僕をよろしく | ナノ



僕をよろしく
08





「椿・・・」


 上がる体温


 欲しい
 その言葉を
 もっと

 呼んで、と

 本能で



「も、りおかっ・・・・っ」

 差し出した腕は、床に貼り付けられて、その手の力に何かを感じたのに・・・その何かは僕には判らなかった。

 僕の知らない、何か。


「つばき・・・もう、誰かに体・・・差し出したか?」

 急に緩やかになった律動。
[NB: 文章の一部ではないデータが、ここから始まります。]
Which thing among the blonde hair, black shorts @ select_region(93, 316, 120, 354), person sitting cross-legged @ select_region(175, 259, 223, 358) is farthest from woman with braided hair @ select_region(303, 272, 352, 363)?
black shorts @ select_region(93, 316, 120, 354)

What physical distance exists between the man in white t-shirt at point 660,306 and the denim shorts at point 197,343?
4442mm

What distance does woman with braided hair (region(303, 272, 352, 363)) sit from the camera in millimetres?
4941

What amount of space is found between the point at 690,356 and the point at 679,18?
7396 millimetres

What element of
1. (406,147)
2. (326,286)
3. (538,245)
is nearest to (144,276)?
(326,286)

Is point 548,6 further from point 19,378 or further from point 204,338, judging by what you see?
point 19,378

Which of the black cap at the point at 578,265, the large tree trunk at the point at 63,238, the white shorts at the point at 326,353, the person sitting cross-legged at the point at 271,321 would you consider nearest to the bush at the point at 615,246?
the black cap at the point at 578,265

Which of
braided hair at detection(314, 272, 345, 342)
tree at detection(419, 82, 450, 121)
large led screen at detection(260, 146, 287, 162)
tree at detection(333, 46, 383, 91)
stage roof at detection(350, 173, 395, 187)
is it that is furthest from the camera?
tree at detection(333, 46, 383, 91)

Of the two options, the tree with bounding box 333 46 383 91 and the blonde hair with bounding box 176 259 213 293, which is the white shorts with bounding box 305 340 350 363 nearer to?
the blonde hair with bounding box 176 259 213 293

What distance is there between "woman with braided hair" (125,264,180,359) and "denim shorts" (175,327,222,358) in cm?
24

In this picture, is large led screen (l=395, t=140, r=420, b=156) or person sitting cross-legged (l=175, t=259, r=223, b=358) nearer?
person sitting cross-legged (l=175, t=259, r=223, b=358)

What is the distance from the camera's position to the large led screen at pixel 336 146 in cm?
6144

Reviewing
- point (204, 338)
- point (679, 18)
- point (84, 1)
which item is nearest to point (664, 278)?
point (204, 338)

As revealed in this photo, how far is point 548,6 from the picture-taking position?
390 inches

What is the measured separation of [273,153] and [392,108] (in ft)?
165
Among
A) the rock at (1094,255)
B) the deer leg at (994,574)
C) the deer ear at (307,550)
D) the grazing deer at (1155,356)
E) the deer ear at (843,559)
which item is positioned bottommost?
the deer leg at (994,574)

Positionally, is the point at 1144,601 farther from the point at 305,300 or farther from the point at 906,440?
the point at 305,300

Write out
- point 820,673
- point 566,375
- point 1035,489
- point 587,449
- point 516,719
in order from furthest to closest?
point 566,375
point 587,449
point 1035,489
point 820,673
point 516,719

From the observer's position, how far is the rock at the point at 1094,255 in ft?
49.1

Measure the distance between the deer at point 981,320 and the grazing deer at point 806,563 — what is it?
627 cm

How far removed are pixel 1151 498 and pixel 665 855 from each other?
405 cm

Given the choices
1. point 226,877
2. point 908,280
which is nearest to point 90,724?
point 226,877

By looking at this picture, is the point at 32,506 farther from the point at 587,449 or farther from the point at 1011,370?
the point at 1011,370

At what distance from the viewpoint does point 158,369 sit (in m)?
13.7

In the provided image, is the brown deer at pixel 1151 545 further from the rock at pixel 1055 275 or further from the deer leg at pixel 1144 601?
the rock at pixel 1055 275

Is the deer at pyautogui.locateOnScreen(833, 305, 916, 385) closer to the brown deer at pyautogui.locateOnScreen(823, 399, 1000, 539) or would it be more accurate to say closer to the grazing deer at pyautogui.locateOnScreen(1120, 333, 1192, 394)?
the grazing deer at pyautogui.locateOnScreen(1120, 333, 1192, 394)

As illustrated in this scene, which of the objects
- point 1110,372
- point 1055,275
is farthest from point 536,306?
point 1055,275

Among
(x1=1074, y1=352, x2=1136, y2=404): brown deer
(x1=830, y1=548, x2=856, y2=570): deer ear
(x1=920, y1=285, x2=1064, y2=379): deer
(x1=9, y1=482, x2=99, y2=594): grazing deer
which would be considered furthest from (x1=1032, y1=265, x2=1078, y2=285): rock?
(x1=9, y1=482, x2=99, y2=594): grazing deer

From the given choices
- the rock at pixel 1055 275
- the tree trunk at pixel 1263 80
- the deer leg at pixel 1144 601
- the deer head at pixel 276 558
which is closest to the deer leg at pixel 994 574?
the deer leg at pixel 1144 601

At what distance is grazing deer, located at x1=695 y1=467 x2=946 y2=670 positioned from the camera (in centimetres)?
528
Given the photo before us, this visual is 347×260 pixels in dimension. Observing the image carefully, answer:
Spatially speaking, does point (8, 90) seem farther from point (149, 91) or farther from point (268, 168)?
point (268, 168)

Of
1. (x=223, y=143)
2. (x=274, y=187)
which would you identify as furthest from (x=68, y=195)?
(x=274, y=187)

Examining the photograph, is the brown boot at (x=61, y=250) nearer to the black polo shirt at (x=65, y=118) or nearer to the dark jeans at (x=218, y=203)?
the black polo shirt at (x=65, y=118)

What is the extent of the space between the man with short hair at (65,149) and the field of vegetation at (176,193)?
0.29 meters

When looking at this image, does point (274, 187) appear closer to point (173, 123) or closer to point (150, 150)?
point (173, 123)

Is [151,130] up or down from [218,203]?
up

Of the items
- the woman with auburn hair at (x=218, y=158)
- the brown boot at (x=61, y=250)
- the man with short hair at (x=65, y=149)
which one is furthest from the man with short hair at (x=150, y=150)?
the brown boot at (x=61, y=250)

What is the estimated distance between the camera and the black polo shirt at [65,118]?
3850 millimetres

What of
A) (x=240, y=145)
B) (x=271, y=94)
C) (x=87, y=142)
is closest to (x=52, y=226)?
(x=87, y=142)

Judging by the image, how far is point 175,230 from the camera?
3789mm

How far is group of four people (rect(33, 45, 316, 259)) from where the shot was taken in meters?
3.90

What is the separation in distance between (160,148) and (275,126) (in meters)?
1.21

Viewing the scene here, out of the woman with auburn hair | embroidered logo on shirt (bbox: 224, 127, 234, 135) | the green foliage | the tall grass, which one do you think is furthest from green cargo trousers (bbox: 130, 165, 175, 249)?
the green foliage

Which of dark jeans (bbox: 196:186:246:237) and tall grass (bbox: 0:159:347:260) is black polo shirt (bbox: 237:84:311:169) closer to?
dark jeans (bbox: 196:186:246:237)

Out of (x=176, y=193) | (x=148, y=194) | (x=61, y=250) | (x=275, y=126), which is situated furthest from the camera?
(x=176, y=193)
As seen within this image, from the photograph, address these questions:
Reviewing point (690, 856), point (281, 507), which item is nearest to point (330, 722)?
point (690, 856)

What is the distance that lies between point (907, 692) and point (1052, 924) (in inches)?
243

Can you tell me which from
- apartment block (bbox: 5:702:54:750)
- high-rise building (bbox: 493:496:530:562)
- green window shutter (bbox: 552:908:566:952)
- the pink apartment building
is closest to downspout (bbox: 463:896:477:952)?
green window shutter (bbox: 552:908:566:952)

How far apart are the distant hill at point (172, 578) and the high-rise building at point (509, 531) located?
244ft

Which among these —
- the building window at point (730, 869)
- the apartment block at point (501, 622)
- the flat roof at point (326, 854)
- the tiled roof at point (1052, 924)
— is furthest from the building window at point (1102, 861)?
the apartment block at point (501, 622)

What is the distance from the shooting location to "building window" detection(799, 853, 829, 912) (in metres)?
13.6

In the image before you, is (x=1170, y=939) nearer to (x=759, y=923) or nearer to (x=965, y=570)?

森岡の言葉に答えるよりも先に、肺に空気を送り込む。



「差し、出して・・・ないっ」

「つばき」

「んっ・・・森岡・・・だ、け」

「つばき・・・」

「あっ!」


 森岡は知っている。
 僕が名前を呼ばれれば喜ぶ事を。
 誰も知らない、僕を。


 そこからは朦朧とした意識の中、森岡との性交渉が今までと比べ物にならないくらいの快感で・・・。

 それだけに没頭し続けることが出来れば良いのに。

 このままずっと抱かれ続けていれば、何も考えなくて済むのに。

 何かなんていらない。
 大切なものなんて判らない。


 でも、甘やかさないでほしい・・・














「椿?」

 くたりと床に身を投げ捨て、静かに息をする椿の頬をそっとなで上げる。額に、体にしっとりと汗をかき、その肌に指を這わせ、ところどころにできたいくつもの、薄い小さな傷跡に触れる。

「椿―・・・」

 椿の中から自身を抜き、いくつもつけた赤い痕にまた唇を這わせると、きつく吸い上げる。

 佐古が椿の首を締め上げているのを目撃して、その後佐古に問い詰めて話しを聞いた。

 いつもの自分なら、くだらない事を、と思っていたのに、なぜか湧いた感情。怒りに似た、その感情は冷めることをしなかった。


 あの椿が、会長と?

 自信のないような、自己主張もあまりしない、押せば流されて・・・そんな椿が会長に近づいているなんて。
 そんな事がありえるのか。

 所詮、椿もこの学校の奴等と変わらないんだ。

 会長に憧れをもち、恋愛云々を会長で妄想して。


 椿は違うと思っていた。
 初めて抱いた時の椿に感じた違和感。
 退屈しのぎだと、近場にある、都合のいい体だと、それにしてはあまりにも出来すぎていた。俺が他にも誰かを抱くと判っても、椿の都合などお構いなしに抱いても、椿は文句も言わない、何一つ俺に求めようとしない。


 椿は、会長に何かを求めていたのか

 都合のいいだけの体に、俺は何を求めていたのか


 淡々と抱くだけだった椿に、甘い施しをして、素直に答えてくる椿がどんな風に思い考え抱かれているのか。

 でも、見えなかった。

 椿は何も見せなかった。

 唯一「椿」と名を呼べば椿がすこし近づくだけだった。